Work item:
In the reply, give back exactly the lines from the one with "Corporate business flyer design template" through the last line of the records, without pictures.
________________________
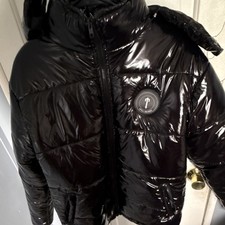 Trapstar Black Quilted Puffer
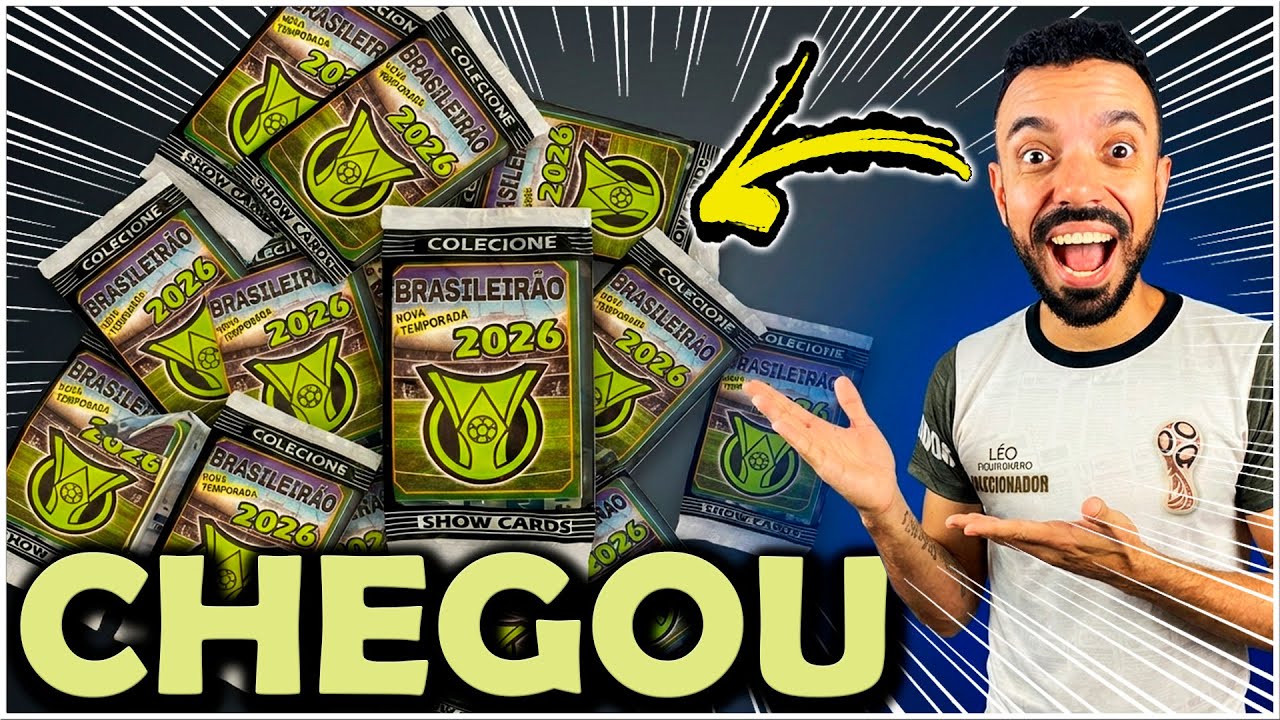 ABRI 100 PACOTINHOS do BRASILEIRÃO 2026 da SHOW CARDS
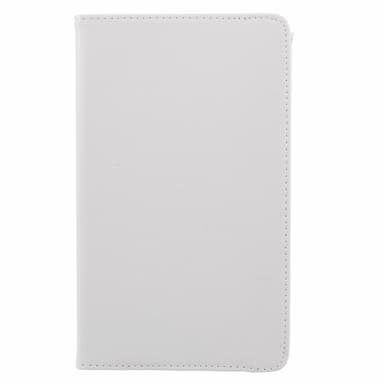 SKALO Samsung Tab A9 360 Litchi Fodral - Vit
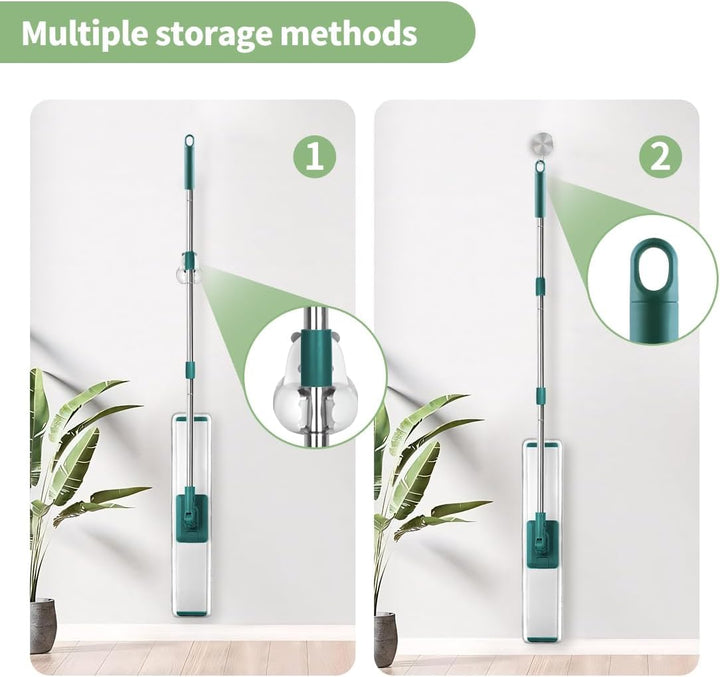 CQT Kommerzieller Flacher Mikrofaser-Bodenwischer, Reinigungssystem, 61 cm, nasses, trockenes und st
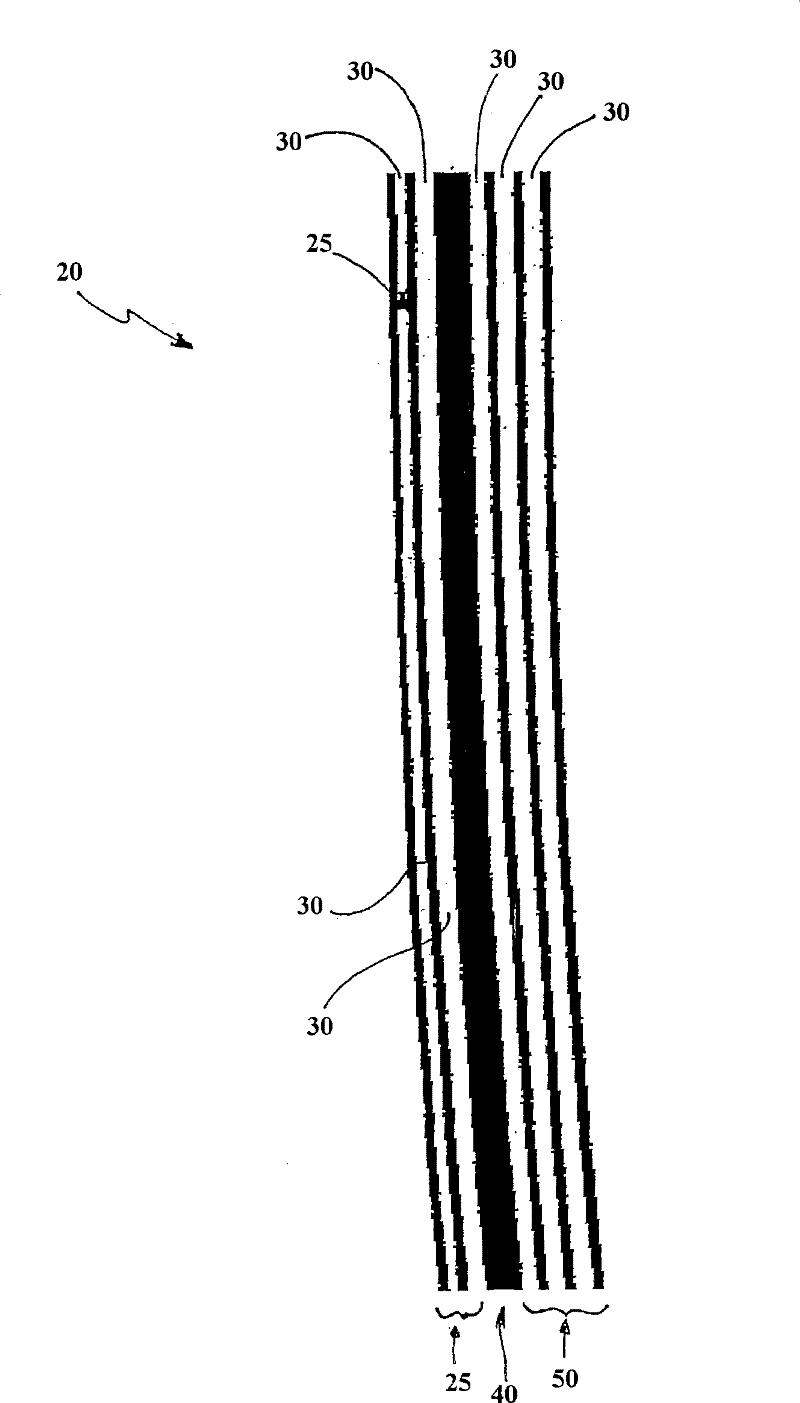 Rim for a bicycle wheel made from composite material with a wear indicator and wheel comprising such a rim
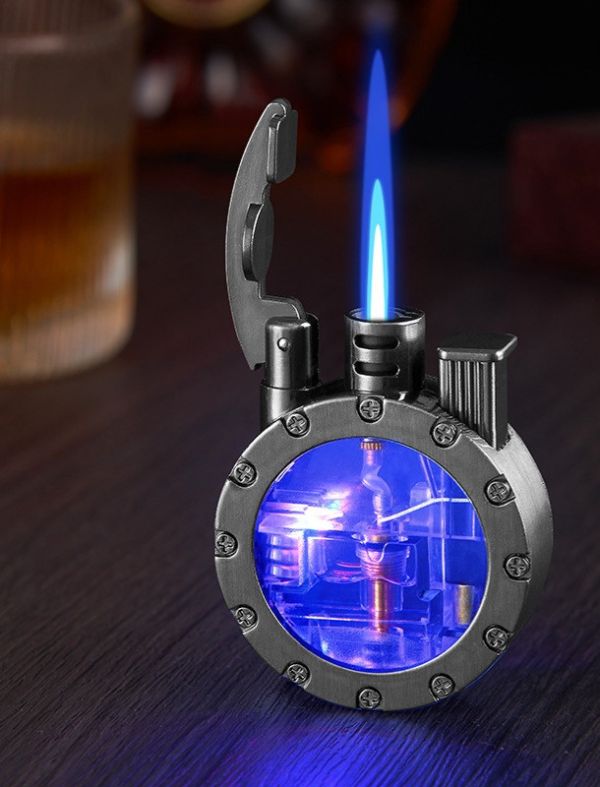 Газовая зажигалка с LED-подсветкой,графит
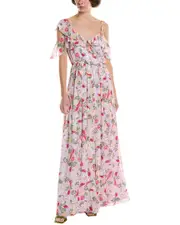 MARION Surplice Maxi Dress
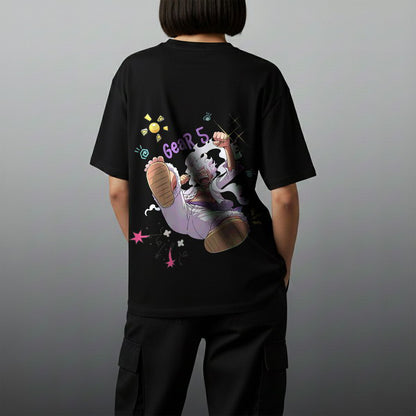 Oversize тениска Luffy – Gear 5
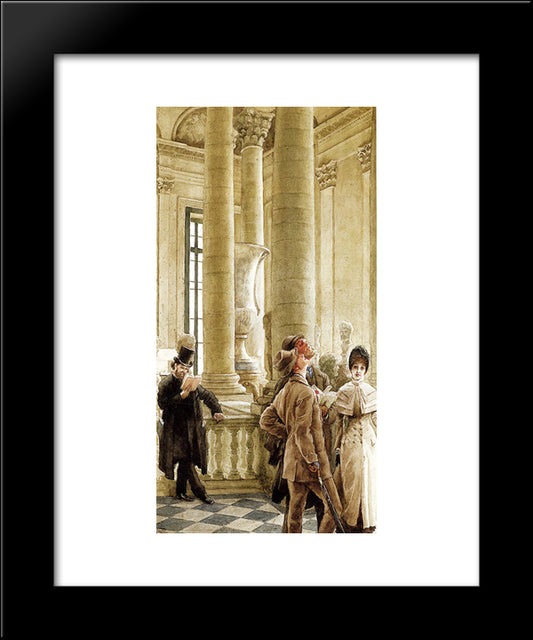 Au Louvre 20x24 Black Modern Wood Framed Art Print Poster by Tissot, James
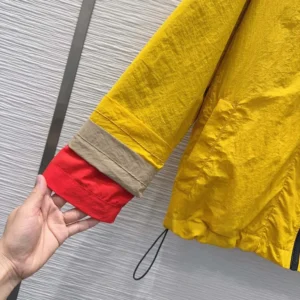 Loewe Women Jacket In Technical Shell Yellow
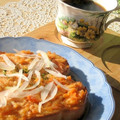 ミントレモン's cooksnap of when they made 鮭フレークで簡単♪鮭マヨトースト.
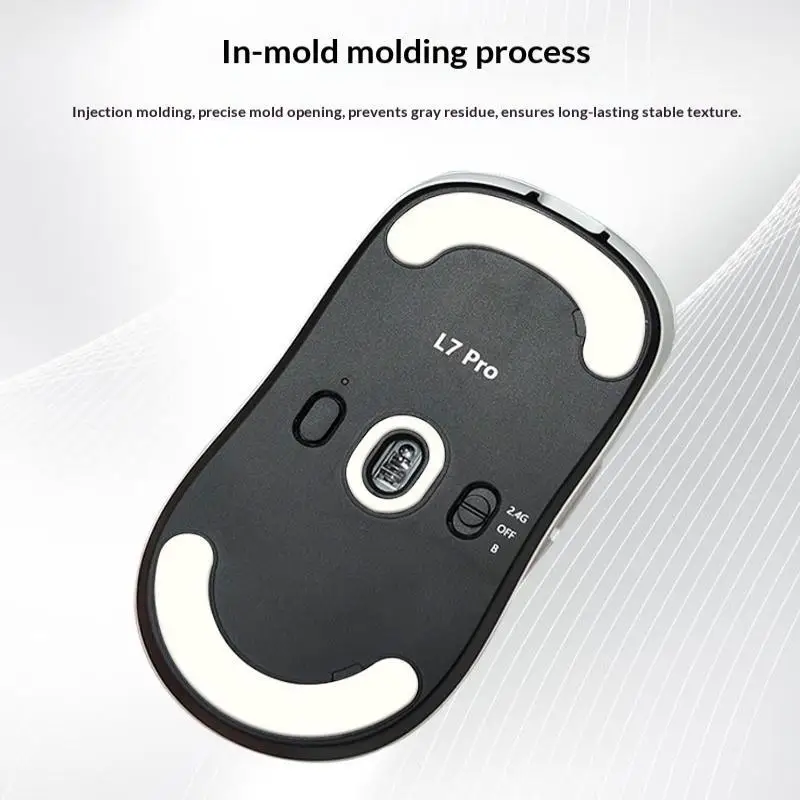 Mouse Feet For MCHOSE L7 Ultra+ 1 Set High Durability Brake Speed Skates Fits Middle Large Hand Gaming & Work Mice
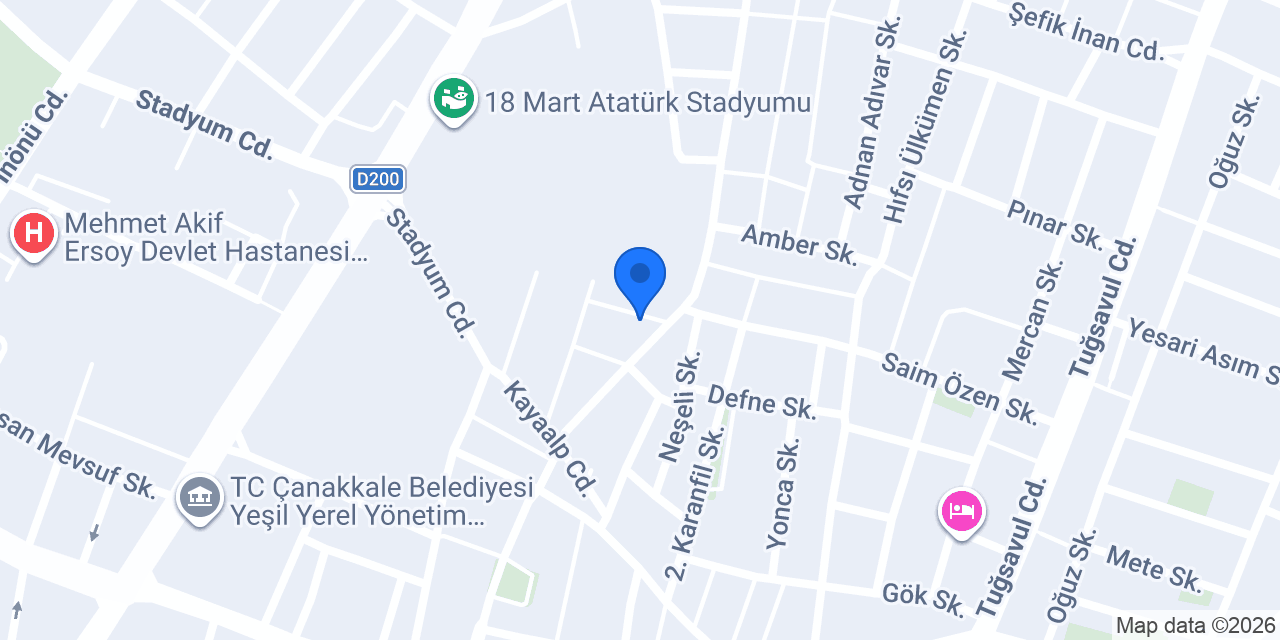 Mekan Tekel konumu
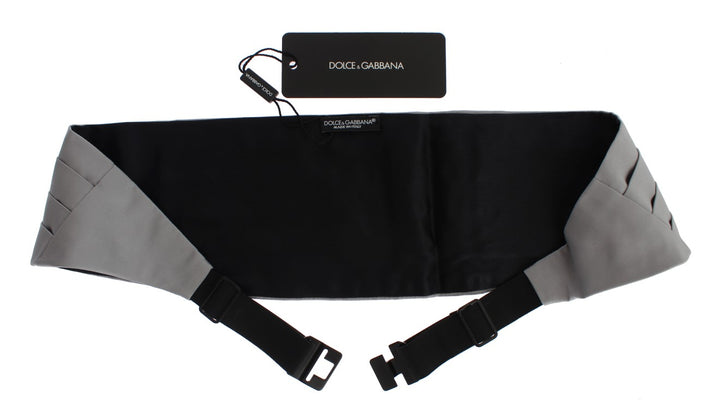 Dolce &amp; Gabbana Sample Sale Dolce &amp; Gabbana Gray Waist Belt Silk Cummerbund - | Designer outlet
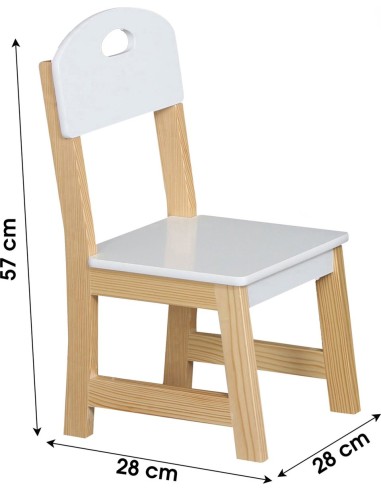 Sweet Chaise Blanche Pour Enfant Judy Wild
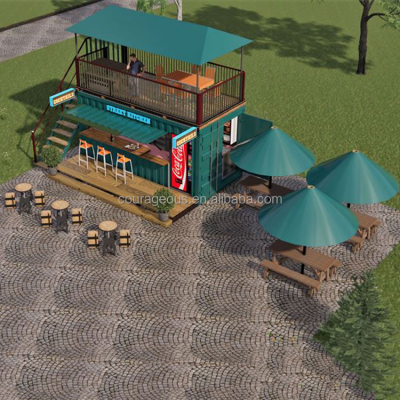 Container bar Restaurant 20ft bar Container Container bar Restaurant With Kitchen
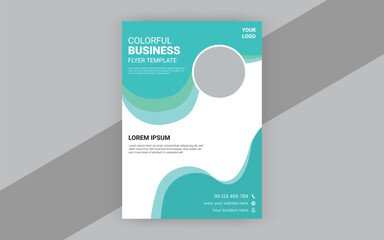 Corporate business flyer design template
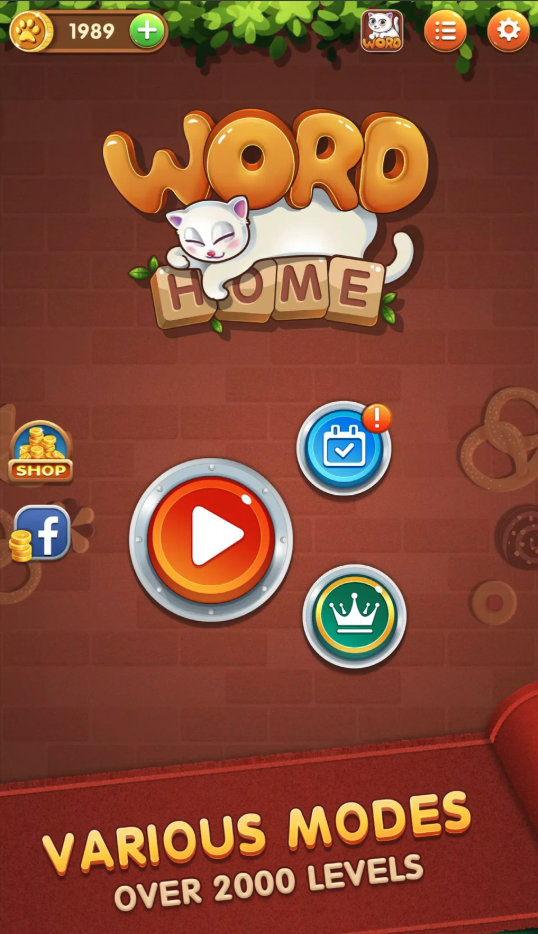 Word Home Unity Source Code – Addictive Word Connect Puzzle Game with 2000+ Levels screenshot 2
________________________
Answer for the task:
 Corporate business flyer design template
 Word Home Unity Source Code – Addictive Word Connect Puzzle Game with 2000+ Levels screenshot 2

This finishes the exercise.